Master cigar roller Mr. Hocniel Diaz, from Havana, will be at our store, from noon to 5 PM, on the following dates:

Tuesday September 18th
Wednesday September 19th
Thursday September 20th

Mr. Diaz started working at the Partagas factory in 1998 and has been rolling cigars since then. He has also been a teacher and Director of the cigar rolling school.

Come to see him and try his cigars!

La Casa del Habano
138 Cumberland St., Unit 5
(Old York Lane, Yorkville)
Toronto, ON
M5R 1A6
Tel: 416-926-9066
Fax: 416-926-9670


----------



## Phil from Chicago (May 6, 2012)

Craig are you going to this?????


----------



## WyldKnyght (Apr 1, 2011)

Phil from Chicago said:


> Craig are you going to this?????


Unfortunately no, I live 8hrs from there, I just like to share for people in the area.


----------



## lebz (Mar 26, 2011)

I told myself I wouldn't go back into this place. Prices are very high (x4+) and the service wasn't great (unless you came in wearing a suit with your fellow stock exchange buddies)


----------



## WyldKnyght (Apr 1, 2011)

lebz said:


> I told myself I wouldn't go back into this place.
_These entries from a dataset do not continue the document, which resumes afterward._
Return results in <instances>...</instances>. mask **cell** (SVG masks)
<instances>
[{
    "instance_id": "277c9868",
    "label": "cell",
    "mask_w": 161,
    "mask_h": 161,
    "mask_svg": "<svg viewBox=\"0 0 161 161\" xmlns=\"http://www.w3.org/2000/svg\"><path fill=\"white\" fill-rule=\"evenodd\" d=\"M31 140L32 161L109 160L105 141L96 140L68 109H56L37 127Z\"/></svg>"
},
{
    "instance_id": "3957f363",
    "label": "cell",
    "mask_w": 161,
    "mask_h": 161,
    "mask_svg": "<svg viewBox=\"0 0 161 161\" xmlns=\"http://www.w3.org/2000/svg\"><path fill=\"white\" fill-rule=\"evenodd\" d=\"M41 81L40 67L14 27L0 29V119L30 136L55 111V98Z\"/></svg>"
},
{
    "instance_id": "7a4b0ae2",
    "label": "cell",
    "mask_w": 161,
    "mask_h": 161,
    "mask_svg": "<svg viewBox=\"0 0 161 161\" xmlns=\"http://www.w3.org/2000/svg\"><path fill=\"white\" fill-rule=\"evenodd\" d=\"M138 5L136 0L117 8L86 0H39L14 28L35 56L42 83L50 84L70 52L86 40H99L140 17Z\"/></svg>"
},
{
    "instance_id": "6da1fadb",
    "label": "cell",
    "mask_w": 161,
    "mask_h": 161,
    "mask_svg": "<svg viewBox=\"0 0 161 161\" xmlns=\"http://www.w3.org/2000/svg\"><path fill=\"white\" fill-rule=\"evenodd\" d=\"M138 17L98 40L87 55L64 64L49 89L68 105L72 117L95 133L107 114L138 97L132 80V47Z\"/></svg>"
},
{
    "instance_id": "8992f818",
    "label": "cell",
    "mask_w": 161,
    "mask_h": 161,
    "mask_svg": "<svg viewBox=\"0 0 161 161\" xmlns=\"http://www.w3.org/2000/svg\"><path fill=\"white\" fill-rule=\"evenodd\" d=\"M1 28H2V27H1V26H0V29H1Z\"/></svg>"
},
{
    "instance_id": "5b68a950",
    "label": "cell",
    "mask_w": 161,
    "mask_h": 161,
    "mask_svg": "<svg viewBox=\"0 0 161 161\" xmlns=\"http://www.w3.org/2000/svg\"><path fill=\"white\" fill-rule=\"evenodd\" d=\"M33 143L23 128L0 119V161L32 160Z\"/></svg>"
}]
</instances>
Prices are very high (x4+) and the service wasn't great (unless you came in wearing a suit with your fellow stock exchange buddies)


Thanks Ryan, that's good to know


----------



## Frodo (Oct 1, 2009)

lebz said:


> I told myself I wouldn't go back into this place. Prices are very high (x4+) and the service wasn't great (unless you came in wearing a suit with your fellow stock exchange buddies)


Translation - profiled as a box purchase customer...


----------